INSTRUCTIONS TO FOLLOW: Pictures stay out of the copy; set down each line of the listing below exactly.

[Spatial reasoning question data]
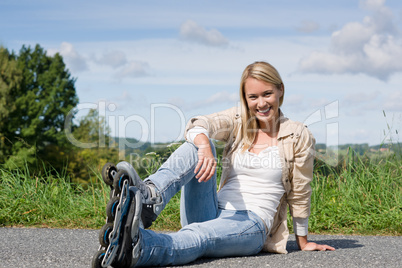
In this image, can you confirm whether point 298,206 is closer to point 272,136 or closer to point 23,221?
point 272,136

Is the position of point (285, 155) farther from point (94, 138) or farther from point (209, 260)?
point (94, 138)

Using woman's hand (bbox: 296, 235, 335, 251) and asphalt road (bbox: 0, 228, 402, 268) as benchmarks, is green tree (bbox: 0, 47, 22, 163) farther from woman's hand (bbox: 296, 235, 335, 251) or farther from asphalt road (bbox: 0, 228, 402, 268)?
woman's hand (bbox: 296, 235, 335, 251)

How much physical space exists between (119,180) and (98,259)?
0.42 metres

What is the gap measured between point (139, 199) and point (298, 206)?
4.57 feet

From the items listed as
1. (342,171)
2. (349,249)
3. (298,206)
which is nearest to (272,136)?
(298,206)

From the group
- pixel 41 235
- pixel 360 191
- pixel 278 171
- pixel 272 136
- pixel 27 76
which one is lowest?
pixel 41 235

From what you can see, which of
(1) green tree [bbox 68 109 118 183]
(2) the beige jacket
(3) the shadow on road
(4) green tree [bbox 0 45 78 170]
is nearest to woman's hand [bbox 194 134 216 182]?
(2) the beige jacket

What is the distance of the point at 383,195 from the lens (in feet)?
16.6

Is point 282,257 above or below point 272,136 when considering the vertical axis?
below

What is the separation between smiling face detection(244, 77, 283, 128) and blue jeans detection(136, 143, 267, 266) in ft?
1.91

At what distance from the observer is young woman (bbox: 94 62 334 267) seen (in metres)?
2.71

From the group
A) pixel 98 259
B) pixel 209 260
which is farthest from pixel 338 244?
pixel 98 259

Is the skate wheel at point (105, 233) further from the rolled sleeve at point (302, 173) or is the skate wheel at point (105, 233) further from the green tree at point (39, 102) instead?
the green tree at point (39, 102)

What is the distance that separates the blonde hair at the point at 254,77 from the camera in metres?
3.04
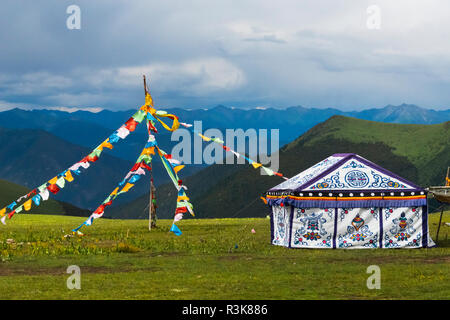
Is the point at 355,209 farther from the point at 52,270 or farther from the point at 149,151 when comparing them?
the point at 149,151

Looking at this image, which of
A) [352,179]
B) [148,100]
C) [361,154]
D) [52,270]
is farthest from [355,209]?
[361,154]

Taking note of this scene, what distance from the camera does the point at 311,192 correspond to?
21.5 metres

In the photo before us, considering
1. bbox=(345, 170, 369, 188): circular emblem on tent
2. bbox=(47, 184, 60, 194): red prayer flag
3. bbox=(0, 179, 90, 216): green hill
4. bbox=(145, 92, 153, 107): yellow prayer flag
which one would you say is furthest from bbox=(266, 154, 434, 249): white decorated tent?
bbox=(0, 179, 90, 216): green hill

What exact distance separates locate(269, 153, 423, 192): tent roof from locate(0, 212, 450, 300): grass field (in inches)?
83.0

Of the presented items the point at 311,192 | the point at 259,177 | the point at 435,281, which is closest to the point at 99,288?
the point at 435,281

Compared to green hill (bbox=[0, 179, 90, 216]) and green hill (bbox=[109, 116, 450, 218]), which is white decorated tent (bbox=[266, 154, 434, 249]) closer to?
green hill (bbox=[0, 179, 90, 216])

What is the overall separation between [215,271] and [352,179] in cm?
752

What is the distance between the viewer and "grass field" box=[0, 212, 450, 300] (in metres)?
12.8

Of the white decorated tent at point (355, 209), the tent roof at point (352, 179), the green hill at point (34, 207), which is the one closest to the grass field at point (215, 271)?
the white decorated tent at point (355, 209)

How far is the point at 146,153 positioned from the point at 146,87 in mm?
3474

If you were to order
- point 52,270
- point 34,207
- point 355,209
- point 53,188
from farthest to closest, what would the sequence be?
1. point 34,207
2. point 53,188
3. point 355,209
4. point 52,270

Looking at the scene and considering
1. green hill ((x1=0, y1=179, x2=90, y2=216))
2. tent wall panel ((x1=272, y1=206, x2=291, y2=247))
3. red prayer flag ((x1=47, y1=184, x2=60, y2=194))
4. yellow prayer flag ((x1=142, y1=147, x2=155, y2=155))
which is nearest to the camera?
tent wall panel ((x1=272, y1=206, x2=291, y2=247))

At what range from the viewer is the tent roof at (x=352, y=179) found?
2159 centimetres

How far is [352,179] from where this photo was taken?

COMPLETED TASK:
In this image, can you confirm whether point 298,206 is closer to point 272,136 or closer to point 23,221?
point 272,136

Is the position of point (285, 155) farther from point (94, 138) or farther from point (209, 260)?
point (94, 138)

Using woman's hand (bbox: 296, 235, 335, 251) and asphalt road (bbox: 0, 228, 402, 268) as benchmarks, is green tree (bbox: 0, 47, 22, 163) farther from woman's hand (bbox: 296, 235, 335, 251) or farther from asphalt road (bbox: 0, 228, 402, 268)?
woman's hand (bbox: 296, 235, 335, 251)

How much physical space exists between (119,180) and (98,259)?
0.42 metres

What is the gap measured between point (139, 199) and point (298, 206)?
4.57 feet

From the items listed as
1. (342,171)
2. (349,249)
3. (298,206)
which is nearest to (272,136)?
(298,206)

From the group
- pixel 41 235
- pixel 360 191
- pixel 278 171
- pixel 272 136
- pixel 27 76
which one is lowest?
pixel 41 235

From what you can see, which of
(1) green tree [bbox 68 109 118 183]
(2) the beige jacket
(3) the shadow on road
(4) green tree [bbox 0 45 78 170]
is nearest to woman's hand [bbox 194 134 216 182]?
(2) the beige jacket

What is the distance of the point at 383,195 from the lens (in feet)?
16.6

Is point 282,257 above or below point 272,136 when considering the vertical axis?
below

What is the separation between smiling face detection(244, 77, 283, 128) and blue jeans detection(136, 143, 267, 266) in ft?
1.91

At what distance from the observer is young woman (bbox: 94 62 334 267) seen (in metres)?
2.71

From the group
A) pixel 98 259
B) pixel 209 260
which is farthest from pixel 338 244?
pixel 98 259

Is the skate wheel at point (105, 233) further from the rolled sleeve at point (302, 173) or is the skate wheel at point (105, 233) further from the green tree at point (39, 102) instead?
the green tree at point (39, 102)

What is the distance that separates the blonde hair at the point at 254,77 from the camera in metres?
3.04
Is the point at 355,209 farther from the point at 52,270 or farther from the point at 149,151 when comparing them?
the point at 149,151

Looking at this image, which of
A) [352,179]
B) [148,100]
C) [361,154]
D) [52,270]
is farthest from [355,209]?
[361,154]

Taking note of this scene, what distance from the camera does the point at 311,192 correspond to?
21.5 metres

In the photo before us, considering
1. bbox=(345, 170, 369, 188): circular emblem on tent
2. bbox=(47, 184, 60, 194): red prayer flag
3. bbox=(0, 179, 90, 216): green hill
4. bbox=(145, 92, 153, 107): yellow prayer flag
which one would you say is furthest from bbox=(266, 154, 434, 249): white decorated tent?
bbox=(0, 179, 90, 216): green hill

What exact distance separates locate(269, 153, 423, 192): tent roof from locate(0, 212, 450, 300): grass field (in inches)?
83.0

Of the presented items the point at 311,192 | the point at 259,177 | the point at 435,281, which is closest to the point at 99,288?
the point at 435,281

Compared to green hill (bbox=[0, 179, 90, 216]) and green hill (bbox=[109, 116, 450, 218]), which is white decorated tent (bbox=[266, 154, 434, 249]) closer to?
green hill (bbox=[0, 179, 90, 216])

What is the overall separation between [215,271] and [352,179] in cm?
752

What is the distance between the viewer and "grass field" box=[0, 212, 450, 300] (in metres)?
12.8

Of the white decorated tent at point (355, 209), the tent roof at point (352, 179), the green hill at point (34, 207), which is the one closest to the grass field at point (215, 271)?
the white decorated tent at point (355, 209)

How far is the point at 146,153 positioned from the point at 146,87 in mm?
3474

If you were to order
- point 52,270
- point 34,207
- point 355,209
- point 53,188
from farthest to closest, what would the sequence be?
1. point 34,207
2. point 53,188
3. point 355,209
4. point 52,270

Looking at the scene and considering
1. green hill ((x1=0, y1=179, x2=90, y2=216))
2. tent wall panel ((x1=272, y1=206, x2=291, y2=247))
3. red prayer flag ((x1=47, y1=184, x2=60, y2=194))
4. yellow prayer flag ((x1=142, y1=147, x2=155, y2=155))
which is nearest to the camera?
tent wall panel ((x1=272, y1=206, x2=291, y2=247))

At what range from the viewer is the tent roof at (x=352, y=179) found?
2159 centimetres

How far is [352,179] from where this photo was taken?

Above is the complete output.